Quand on compare les évolutions de consommation de cannabis entre différentes cohortes, peu de différences apparaissent. Les résultats mettent ainsi en évidence un pic de consommation de 16 à 18% entre 18 et 21 ans qui ne semble pas se déplacer chez les plus jeunes. Ce pic de consommation vaut également pour une consommation plus régulière au cours des 30 derniers jours. Quelle que soit la cohorte, la consommation de cannabis diminue graduellement,

particulièrement autour de 25 à 30 ans. Cette diminution est plus précoce chez les femmes. La consommation de cannabis apparaît donc liée à une étape spécifique du parcours de vie des personnes et semble influencée par la transition à l’âge adulte.

Consommation de cocaïne

La consommation de cocaïne durant les 12 derniers mois, telle qu’elle est rapportée dans les enquêtes en population générale qui sont utilisées dans le rapport, est peu fréquente.
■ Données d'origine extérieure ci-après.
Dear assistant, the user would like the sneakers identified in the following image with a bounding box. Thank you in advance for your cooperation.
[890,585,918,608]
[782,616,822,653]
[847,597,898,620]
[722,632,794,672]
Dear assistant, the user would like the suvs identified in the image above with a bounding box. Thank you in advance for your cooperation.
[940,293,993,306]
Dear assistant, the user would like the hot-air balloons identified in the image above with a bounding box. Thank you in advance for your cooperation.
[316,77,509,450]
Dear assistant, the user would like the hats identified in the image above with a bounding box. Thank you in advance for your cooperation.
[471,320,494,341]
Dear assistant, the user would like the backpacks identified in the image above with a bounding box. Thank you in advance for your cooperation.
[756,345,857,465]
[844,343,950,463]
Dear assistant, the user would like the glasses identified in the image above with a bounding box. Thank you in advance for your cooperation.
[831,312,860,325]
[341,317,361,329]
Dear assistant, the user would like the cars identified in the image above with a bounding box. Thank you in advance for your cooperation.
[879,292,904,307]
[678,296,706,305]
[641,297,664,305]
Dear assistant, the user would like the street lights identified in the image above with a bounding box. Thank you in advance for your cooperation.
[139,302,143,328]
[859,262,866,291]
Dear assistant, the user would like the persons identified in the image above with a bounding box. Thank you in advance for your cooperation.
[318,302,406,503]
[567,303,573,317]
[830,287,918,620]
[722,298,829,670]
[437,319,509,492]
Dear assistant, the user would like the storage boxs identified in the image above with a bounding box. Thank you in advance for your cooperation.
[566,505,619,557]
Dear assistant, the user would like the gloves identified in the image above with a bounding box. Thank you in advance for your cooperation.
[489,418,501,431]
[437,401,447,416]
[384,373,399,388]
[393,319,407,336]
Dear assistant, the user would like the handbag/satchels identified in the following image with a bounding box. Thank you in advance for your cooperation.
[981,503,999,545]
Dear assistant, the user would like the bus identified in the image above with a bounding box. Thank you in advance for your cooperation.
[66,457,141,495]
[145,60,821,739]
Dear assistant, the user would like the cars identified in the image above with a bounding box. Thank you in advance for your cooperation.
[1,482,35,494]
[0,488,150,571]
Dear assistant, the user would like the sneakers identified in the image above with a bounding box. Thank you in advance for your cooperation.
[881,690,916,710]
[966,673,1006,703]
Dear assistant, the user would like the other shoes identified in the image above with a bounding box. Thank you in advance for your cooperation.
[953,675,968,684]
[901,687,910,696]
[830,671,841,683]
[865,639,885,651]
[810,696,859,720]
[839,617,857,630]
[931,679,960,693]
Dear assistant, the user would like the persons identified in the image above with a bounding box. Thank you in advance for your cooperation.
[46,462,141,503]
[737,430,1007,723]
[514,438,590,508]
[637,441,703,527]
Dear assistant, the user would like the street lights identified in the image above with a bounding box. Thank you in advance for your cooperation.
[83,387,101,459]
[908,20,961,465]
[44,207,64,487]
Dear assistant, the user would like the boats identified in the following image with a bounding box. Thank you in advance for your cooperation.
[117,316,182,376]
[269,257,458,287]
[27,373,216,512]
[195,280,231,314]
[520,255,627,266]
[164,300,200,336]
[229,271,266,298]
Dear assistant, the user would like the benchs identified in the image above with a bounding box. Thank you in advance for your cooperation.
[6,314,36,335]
Si elle est restée stable entre 1997 et 2002, elle est en augmentation continue depuis lors, sans différence marquée entre les hommes et les femmes. Cette évolution est similaire à celle observée dans d’autres pays européens ou au niveau mondial et pourrait s’expliquer par un report de la consommation d’autres stimulants (ecstasy par exemple) vers la cocaïne.

Consommation d’héroïne

Comme pour la cocaïne, peu de répondants dans les enquêtes considérées rapportent une consommation d’héroïne. Entre 1997 et 2016, la consommation d’héroïne durant les 12 derniers mois est restée stable, pour les hommes comme pour les femmes.